Records from a data source
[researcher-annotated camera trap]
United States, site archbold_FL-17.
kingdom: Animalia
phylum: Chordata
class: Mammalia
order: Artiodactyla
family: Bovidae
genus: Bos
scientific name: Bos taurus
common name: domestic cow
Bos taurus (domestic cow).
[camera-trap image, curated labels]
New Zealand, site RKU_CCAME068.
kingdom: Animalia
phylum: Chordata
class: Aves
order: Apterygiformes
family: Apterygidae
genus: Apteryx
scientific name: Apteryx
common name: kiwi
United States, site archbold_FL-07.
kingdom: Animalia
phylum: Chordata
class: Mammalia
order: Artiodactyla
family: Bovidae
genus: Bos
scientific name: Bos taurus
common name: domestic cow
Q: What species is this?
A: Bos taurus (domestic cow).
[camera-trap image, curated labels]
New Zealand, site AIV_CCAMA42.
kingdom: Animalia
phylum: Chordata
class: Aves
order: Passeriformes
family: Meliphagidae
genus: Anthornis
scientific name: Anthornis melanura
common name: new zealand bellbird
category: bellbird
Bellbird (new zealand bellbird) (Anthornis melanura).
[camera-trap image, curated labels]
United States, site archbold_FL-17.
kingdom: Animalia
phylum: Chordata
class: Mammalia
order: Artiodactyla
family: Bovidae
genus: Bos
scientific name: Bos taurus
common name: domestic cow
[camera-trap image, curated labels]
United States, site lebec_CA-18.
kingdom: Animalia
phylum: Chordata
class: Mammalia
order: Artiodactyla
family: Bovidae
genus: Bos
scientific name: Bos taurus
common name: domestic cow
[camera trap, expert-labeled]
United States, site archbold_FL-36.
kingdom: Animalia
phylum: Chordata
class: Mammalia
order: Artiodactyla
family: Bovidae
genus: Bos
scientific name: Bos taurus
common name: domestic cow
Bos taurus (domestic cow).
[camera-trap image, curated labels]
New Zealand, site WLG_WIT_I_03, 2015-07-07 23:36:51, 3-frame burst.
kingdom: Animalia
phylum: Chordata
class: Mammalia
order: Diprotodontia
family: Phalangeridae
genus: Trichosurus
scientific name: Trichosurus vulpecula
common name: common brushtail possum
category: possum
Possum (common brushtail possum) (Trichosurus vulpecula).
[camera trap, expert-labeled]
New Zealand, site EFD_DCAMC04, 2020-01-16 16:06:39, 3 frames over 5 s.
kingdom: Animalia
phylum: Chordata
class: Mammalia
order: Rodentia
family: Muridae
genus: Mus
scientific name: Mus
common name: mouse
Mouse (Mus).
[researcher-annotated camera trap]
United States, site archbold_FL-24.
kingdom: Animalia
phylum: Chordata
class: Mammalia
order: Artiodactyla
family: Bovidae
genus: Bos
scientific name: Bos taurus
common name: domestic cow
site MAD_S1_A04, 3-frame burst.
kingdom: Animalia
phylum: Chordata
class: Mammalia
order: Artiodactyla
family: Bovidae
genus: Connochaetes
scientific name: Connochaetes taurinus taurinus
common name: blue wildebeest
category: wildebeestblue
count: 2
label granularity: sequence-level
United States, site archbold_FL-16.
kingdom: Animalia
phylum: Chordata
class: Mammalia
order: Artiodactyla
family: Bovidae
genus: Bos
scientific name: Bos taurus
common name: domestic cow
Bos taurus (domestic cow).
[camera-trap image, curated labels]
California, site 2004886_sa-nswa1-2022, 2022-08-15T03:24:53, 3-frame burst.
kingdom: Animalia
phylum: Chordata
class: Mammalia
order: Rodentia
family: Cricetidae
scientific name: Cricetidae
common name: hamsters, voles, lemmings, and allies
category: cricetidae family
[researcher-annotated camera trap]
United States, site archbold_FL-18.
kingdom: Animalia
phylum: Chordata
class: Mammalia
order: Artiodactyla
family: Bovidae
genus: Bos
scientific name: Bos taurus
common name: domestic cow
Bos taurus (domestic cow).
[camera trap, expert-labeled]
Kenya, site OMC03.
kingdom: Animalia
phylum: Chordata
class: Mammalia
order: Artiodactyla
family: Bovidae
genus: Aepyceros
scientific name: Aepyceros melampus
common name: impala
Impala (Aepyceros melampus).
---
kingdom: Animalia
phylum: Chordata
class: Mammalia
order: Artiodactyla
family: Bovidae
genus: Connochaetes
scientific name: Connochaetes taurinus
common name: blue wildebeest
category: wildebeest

[Exercise] State the number of lines in the records that hold the string "United", and add nothing.

[Answer space] 8